Task requirements =>
1. In the text on South Carolina teacher pay, what rank did the state's salary for beginning public school teachers hold in the 2016-2017 school year?
2. Write the next part of the text on South Carolina teacher pay, picking up after its final sentence.

South Carolinian Teachers Don’t Get Paid Peanuts

Teachers outside of colleges, universities, and other institutions of higher education throughout the United States typically bring home low salaries. Even though public education is unarguably vital to the virality, success, and sustenance of future generations all around the world, it seems as if administrators in education and politicians simply don’t value the roles of teachers as much as society feels they should.

Despite the average teacher’s salary being generally laughably low when considering how much work they pour into their professions and the average pay of people who work similarly hard and attend college for up to seven years, South Carolina offered the 47th-highest salary to beginning teachers in its public schools during the 2016-2017 school year.

South Carolina ranked in at just $33,057 in the most recent school year statistics are available for. Statistics for the most recent academic year, that of 2017-2018, should be available in the next calendar year, around one year from the time of this piece’s publication.

(Stored items)

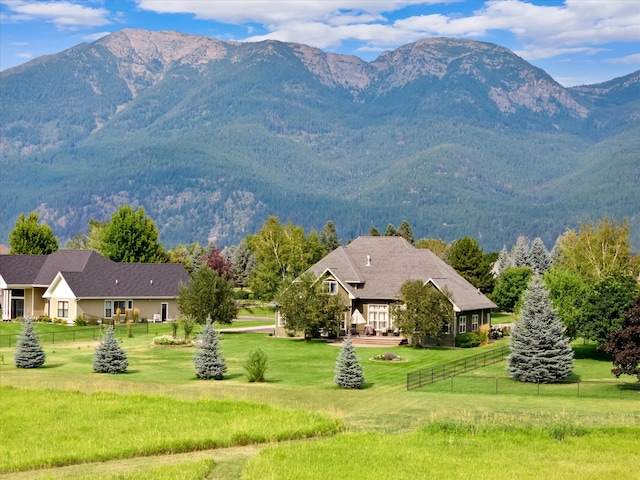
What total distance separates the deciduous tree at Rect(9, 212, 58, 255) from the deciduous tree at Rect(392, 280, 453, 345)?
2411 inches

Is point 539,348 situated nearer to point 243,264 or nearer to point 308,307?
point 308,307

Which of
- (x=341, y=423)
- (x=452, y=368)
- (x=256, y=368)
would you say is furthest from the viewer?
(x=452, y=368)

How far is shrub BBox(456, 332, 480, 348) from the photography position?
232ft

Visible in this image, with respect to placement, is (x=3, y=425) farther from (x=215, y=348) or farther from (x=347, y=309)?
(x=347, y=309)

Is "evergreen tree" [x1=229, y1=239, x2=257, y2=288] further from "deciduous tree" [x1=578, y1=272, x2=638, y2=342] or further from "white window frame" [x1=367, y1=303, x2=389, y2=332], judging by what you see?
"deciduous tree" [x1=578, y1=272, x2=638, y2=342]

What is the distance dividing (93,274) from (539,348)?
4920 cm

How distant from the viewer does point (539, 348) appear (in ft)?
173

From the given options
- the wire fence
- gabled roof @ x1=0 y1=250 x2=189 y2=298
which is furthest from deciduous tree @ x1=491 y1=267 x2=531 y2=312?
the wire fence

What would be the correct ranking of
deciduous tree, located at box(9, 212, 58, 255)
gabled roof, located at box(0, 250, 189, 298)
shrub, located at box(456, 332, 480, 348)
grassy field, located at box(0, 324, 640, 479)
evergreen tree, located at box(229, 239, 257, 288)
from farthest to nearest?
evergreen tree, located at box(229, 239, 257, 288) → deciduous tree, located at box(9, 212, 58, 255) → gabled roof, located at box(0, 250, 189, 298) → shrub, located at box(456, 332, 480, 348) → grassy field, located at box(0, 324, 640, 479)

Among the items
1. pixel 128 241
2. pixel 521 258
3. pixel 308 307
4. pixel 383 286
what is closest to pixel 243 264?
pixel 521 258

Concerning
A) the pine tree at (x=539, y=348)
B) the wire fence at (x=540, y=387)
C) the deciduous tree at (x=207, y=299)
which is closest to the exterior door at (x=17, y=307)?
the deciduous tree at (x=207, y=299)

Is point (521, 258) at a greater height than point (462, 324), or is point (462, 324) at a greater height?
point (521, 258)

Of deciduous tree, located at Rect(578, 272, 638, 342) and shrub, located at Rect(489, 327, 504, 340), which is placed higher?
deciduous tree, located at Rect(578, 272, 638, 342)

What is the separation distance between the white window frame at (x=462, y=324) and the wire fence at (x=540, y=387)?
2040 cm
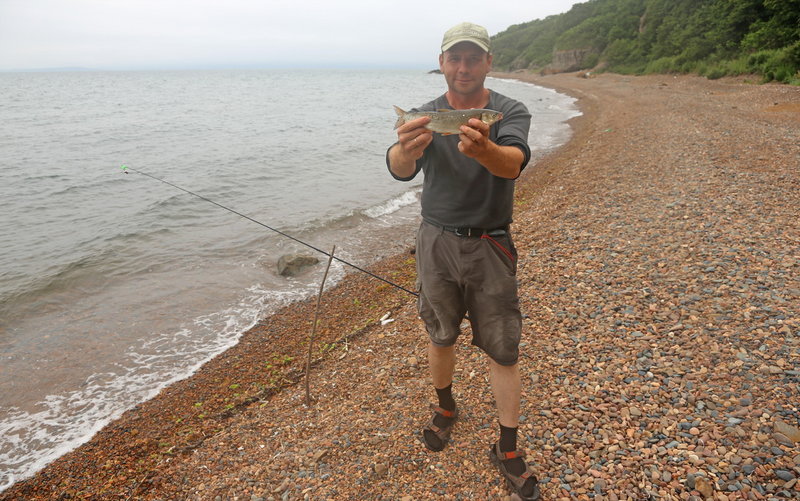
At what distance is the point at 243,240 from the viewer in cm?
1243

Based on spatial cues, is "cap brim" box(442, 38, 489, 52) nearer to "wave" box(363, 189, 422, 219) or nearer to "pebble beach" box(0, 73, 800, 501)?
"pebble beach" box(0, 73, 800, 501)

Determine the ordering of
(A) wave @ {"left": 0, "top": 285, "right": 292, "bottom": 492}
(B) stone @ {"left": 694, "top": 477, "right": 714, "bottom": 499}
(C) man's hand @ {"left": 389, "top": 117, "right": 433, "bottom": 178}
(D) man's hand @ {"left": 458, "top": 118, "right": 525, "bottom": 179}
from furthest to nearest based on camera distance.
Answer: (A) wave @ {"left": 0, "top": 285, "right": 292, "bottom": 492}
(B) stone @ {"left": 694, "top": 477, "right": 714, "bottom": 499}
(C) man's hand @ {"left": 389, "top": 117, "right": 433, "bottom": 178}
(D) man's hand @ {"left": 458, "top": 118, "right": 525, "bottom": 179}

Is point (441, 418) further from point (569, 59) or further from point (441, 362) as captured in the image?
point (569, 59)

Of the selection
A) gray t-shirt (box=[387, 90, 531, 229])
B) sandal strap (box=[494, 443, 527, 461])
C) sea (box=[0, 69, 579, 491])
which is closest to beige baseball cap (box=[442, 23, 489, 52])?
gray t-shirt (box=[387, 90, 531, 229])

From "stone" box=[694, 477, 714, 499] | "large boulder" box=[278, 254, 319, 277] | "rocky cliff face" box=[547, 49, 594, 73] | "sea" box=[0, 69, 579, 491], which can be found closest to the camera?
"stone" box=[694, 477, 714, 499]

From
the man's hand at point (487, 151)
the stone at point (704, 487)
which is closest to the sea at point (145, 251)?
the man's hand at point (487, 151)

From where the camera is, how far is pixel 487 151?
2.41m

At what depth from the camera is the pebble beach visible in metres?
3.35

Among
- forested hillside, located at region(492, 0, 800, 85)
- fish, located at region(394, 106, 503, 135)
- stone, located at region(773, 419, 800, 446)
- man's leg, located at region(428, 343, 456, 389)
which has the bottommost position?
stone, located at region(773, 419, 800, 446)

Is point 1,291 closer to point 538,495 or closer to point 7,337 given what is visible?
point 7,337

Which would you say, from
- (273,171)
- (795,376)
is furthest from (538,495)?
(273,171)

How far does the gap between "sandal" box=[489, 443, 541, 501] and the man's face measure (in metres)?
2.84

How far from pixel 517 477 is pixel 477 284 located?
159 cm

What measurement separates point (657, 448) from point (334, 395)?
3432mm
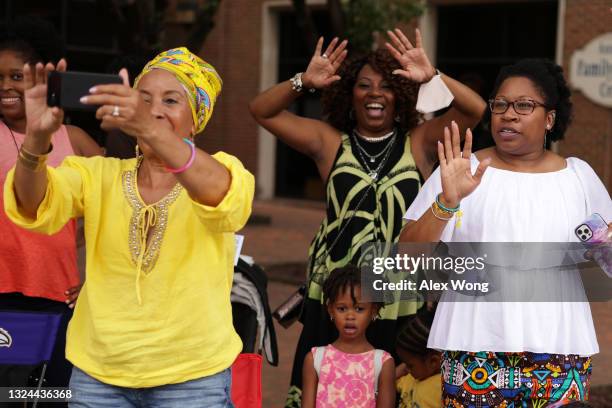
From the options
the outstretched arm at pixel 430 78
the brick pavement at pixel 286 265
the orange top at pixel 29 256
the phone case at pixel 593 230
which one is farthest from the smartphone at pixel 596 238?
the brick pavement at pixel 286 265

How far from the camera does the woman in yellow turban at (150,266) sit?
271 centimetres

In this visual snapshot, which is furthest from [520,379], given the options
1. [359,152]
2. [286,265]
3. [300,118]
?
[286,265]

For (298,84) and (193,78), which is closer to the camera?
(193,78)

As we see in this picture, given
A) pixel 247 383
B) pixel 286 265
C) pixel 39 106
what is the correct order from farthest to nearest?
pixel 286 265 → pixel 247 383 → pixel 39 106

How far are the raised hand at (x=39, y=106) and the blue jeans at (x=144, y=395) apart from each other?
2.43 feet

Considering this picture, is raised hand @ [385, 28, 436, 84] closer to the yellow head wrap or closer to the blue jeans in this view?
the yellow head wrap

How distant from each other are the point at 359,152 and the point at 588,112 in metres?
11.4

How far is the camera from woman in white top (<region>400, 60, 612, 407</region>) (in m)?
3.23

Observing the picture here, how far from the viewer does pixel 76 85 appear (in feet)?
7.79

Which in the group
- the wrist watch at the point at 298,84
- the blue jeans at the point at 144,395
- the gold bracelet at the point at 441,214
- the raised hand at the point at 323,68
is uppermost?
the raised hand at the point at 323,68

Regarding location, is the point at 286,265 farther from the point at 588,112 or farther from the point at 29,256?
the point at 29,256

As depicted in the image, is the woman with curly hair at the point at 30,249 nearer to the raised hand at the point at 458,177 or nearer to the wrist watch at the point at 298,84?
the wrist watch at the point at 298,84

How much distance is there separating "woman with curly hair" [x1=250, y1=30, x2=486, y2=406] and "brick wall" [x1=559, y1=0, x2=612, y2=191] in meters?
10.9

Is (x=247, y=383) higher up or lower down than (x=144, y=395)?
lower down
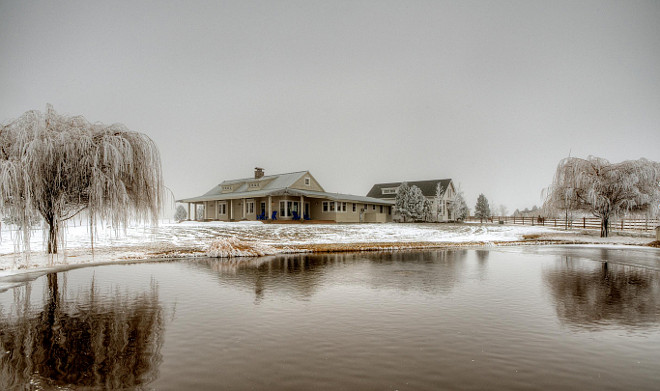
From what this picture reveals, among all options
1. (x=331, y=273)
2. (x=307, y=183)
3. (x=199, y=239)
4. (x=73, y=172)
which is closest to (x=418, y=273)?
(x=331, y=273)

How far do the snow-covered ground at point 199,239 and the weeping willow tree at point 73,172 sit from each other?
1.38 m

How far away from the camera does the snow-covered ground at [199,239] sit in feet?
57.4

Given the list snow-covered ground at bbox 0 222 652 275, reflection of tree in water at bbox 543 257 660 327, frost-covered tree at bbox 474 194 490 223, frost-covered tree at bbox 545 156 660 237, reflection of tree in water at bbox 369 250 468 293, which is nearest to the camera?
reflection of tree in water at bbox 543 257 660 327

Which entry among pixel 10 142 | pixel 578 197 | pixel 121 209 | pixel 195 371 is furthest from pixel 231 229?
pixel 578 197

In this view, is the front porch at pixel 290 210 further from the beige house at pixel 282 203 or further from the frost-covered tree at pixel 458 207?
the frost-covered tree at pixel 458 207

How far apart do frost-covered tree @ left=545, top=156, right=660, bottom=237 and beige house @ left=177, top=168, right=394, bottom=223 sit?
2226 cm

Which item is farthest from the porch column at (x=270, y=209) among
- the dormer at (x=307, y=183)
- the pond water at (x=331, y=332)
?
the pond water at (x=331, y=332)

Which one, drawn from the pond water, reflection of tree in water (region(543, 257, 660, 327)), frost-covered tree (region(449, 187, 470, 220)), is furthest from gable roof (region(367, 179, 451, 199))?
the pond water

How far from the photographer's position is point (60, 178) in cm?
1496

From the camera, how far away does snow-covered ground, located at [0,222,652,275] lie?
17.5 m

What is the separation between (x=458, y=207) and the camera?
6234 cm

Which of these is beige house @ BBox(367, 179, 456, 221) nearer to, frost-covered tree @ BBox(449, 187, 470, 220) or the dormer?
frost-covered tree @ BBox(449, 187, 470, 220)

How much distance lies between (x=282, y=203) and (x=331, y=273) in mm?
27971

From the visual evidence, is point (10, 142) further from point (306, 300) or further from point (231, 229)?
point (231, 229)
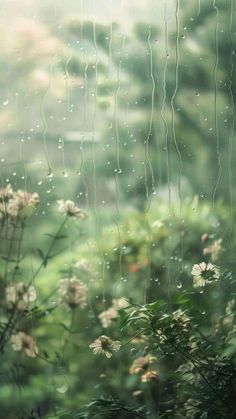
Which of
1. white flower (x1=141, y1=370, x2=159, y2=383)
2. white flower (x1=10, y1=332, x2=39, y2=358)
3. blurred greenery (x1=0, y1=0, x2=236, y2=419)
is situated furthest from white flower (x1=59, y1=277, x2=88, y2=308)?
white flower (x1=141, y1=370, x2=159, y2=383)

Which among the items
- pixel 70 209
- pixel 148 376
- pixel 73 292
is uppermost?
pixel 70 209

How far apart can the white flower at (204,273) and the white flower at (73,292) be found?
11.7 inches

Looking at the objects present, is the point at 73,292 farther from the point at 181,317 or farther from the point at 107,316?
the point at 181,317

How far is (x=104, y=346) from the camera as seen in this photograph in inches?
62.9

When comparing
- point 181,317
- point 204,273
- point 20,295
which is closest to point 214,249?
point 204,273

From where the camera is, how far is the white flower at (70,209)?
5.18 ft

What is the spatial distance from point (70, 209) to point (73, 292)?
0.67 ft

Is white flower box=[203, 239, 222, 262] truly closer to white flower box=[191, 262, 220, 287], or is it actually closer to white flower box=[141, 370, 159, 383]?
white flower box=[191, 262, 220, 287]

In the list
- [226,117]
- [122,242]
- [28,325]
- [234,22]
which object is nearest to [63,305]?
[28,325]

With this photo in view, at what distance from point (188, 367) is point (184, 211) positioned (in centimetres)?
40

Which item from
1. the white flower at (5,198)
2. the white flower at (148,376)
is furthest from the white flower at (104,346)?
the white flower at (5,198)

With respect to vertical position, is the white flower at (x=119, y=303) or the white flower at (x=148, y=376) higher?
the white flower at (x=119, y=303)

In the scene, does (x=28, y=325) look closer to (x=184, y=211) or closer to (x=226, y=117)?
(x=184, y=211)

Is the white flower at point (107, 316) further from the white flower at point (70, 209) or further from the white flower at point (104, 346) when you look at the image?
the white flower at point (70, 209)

Task answers =>
1. It was the 47th-highest.

2.
Although “money isn’t always everything,” according to Dr. George Metz, School of Education Dean of South Carolina’s own Charleston Southern University, “it’s nice not to go paycheck to paycheck or have two jobs.”

“Surely,” some readers might be thinking, “the average salary of a teacher in South Carolina upon hiring must be disproportionally weighted down by particularly low-income hires.” However, this reasoning couldn’t be more false.

The median starting salary of teachers across the United States, per the National Education Association, is roughly $38,617. Although some individuals were paid this much in their first years of teaching in the state of South Carolina in 2017, no county across the state paid more than the national average, even those with the highest budgets to work with or located in high-income areas.